━━━━━ Text excerpt

Security software companies were alerted to the problem at around 0100 GMT. They played down the risks and offered patches within hours for users to download.

Someone claiming to have found the virus on a website alerted the companies to its existence, so it is not certain the malicious program is really on the loose.

Legitimate target

"This isn't a big risk to Palm users because there aren't many, if any, copies of the virus out there in the wild," Craig Coward, of anti-virus company F-Secure, said. "But it is interesting because it is the first virus that specifically targets the Palm platform.


It is really a very unsophisticated virus - nothing that can be compared to the viruses we see on the PC

Graham Cluley, Sophos
"These handheld devices are becoming legitimate targets - it is a foretaste."

Any handheld device running the Palm operating system is potentially at risk. This includes machines made by Palm itself, as well as HandSpring, Symbol, TRG, and Sony.

Recently, security companies reported an "experimental" trojan program that attempted to delete files on Palm personal digital assistants (PDAs).

Infrared beaming

But the so-called Liberty trojan, which never got into the wild, had no way of replicating or spreading itself.

In that sense, Phage marks something of a step up. It is capable of spreading from one Palm application to another.

━━━━━━━━━━

=== Work request 1 ===
Can you extract the passage of the Palm virus article starting at "Graham Cluley, Sophos" and ending at "application to another."?
=== Work request 2 ===
How would the Palm virus article go on from its last sentence? Continue it from there.
Nothing in the material that comes next has any bearing on the Palm virus article.

━━━━━ Supplied material

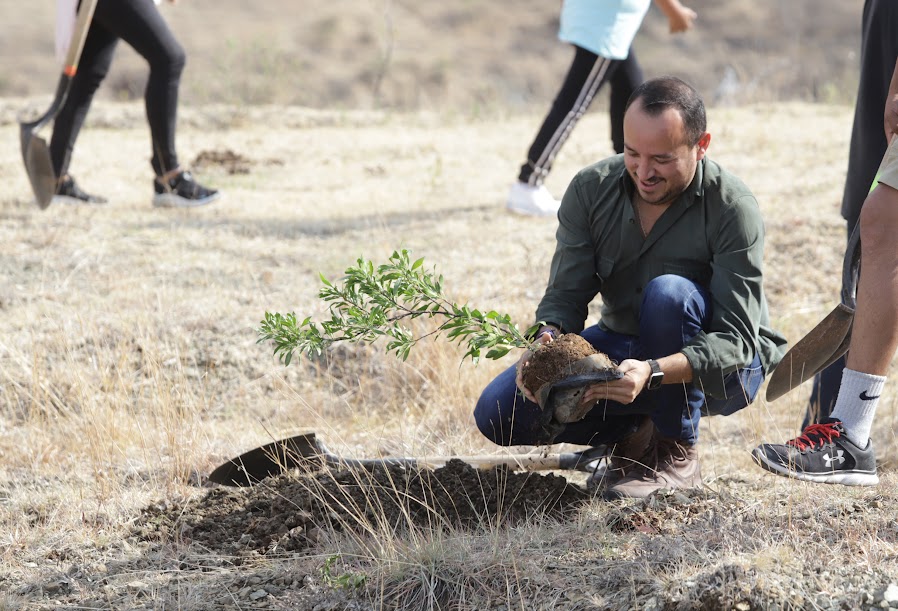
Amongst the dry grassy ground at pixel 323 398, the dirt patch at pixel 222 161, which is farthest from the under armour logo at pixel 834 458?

━━━━━━━━━━

=== Response box 1 ===
Graham Cluley, Sophos
"These handheld devices are becoming legitimate targets - it is a foretaste."

Any handheld device running the Palm operating system is potentially at risk. This includes machines made by Palm itself, as well as HandSpring, Symbol, TRG, and Sony.

Recently, security companies reported an "experimental" trojan program that attempted to delete files on Palm personal digital assistants (PDAs).

Infrared beaming

But the so-called Liberty trojan, which never got into the wild, had no way of replicating or spreading itself.

In that sense, Phage marks something of a step up. It is capable of spreading from one Palm application to another.

=== Response box 2 ===
It can also spread from one machine to another if infected files are shared via infrared beaming or installed via a docking station.

But Graham Cluley, of the Sophos anti-virus company, said Palm users should not be unduly worried.

Safe computing

"As soon as you run an infected program, it blanks the screen and then infects another file," he said.

"But it is really a very unsophisticated virus - nothing that can be compared to the viruses we see on the PC. They haven't worked out very well yet how to write viruses for the Palm platform."

Mr Cluley said recovery from Phage was possible by resetting the PDA and restoring its contents from a backup.

"This virus is a very low threat to Palm users. Those PDA users who follow safe computing guidelines are highly unlikely to be seriously affected. It remains to be seen if this is the first of many such viruses on palmtop computers."